Start Extract provided

Misplaced attention. Attention is a critical element of our cognitive system, and affects what information developers perceive as relevant, how developers interpret error messages, and so forth. Biases can cause developers to misplace their attention causing them to spend time working on issues that are irrelevant to the current task.
When P4 tried to debug his query function which was returning nil, he thought the problem could be an incorrect query syntax.[26:28] “This is the API for Clojure and I’m looking for something that tells me how to check if a list contains a vect.” He became so focused on changing his syntax (CB3) that he did not notice the syntax highlighting was no longer working and his environment had failed (CB8).
Biases affect multiple aspects of problem-solving during development. Specifically, biases affect how adequately developers explore the solution space, how thoroughly they engage in sense-making, how effectively they retain context, and how efficiently they invest their attention.

End Extract provided

» Job A: Revise the passage on developers' cognitive biases from "Misplaced attention. Attention" through "the current task.", changing "developers" to "programmers".
» Job B: Extend the passage on developers' cognitive biases, picking up after its final sentence.

Start Excerpted data

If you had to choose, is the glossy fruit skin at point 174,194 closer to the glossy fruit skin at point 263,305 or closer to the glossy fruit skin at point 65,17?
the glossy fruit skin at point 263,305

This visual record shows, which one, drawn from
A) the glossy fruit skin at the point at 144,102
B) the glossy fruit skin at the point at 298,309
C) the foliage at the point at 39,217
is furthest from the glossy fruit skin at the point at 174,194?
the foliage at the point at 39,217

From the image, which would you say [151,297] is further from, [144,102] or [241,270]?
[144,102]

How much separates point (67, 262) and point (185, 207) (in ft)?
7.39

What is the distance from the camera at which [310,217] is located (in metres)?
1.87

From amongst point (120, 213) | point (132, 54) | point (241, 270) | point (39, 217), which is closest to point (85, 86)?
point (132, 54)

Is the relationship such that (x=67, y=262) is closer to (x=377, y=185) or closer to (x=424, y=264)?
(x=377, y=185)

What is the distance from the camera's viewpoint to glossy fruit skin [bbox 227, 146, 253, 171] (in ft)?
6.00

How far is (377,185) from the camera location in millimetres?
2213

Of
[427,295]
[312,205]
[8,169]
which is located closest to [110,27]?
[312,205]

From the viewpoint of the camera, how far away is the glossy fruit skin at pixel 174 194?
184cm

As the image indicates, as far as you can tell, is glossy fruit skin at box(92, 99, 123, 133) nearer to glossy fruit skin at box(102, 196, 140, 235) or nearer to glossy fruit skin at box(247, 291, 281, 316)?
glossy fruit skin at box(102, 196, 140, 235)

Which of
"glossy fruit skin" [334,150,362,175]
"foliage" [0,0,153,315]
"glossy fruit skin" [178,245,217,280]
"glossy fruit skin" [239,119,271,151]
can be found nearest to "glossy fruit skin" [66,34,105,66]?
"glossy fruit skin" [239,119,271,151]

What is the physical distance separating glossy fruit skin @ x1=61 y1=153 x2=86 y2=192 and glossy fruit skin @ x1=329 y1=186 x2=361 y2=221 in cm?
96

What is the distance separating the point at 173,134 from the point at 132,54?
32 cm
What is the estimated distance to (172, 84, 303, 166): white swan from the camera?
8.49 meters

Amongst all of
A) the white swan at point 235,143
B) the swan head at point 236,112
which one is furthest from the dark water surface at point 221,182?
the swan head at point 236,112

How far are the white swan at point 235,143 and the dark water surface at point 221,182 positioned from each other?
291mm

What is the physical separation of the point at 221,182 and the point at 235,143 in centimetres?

End Excerpted data

» Task response A:
Misplaced attention. Attention is a critical element of our cognitive system, and affects what information programmers perceive as relevant, how programmers interpret error messages, and so forth. Biases can cause programmers to misplace their attention causing them to spend time working on issues that are irrelevant to the current task.

» Task response B:
To add further evidence that biases occur frequently in practice, we interviewed 16 developers asking them: “how often do you think developers act under [bias category]?”
Figure 2 shows the perceived frequency of occurrences for each bias; ranging from “Almost never” to “Always.” The frequencies are indicated by hues of red. Dark red bars denote high frequencies (Often, Always), with their percentages reported far right (for example, 81% of interviewees considered CB10 to be frequently occurring). Light red bars denote low frequencies (Almost Never, Rarely), with percentages reported far left (for example, 6% found CB10 to be infrequent). Grey bars in the center reflect the frequency of “sometimes” responses, which is considered neutral within subsequent analysis.
Figure 2. Perceived frequency of biases from interviews ranging from “Almost Never” to “Always.” Bias categories are ordered in descending order from most to least frequent (shown in %).
Overall, interviewees perceived biases to occur frequently in software development (Figure 2), matching our observations. For example, when talking about Convenience bias (CB6), IP12 said:[32:12] “It happens all the time! … It’s the story behind why technical debt happens! Three months and then you go and ask why on earth is this failing? And when you look back and somebody overwrote something because it was easier. And it screwed up everything!”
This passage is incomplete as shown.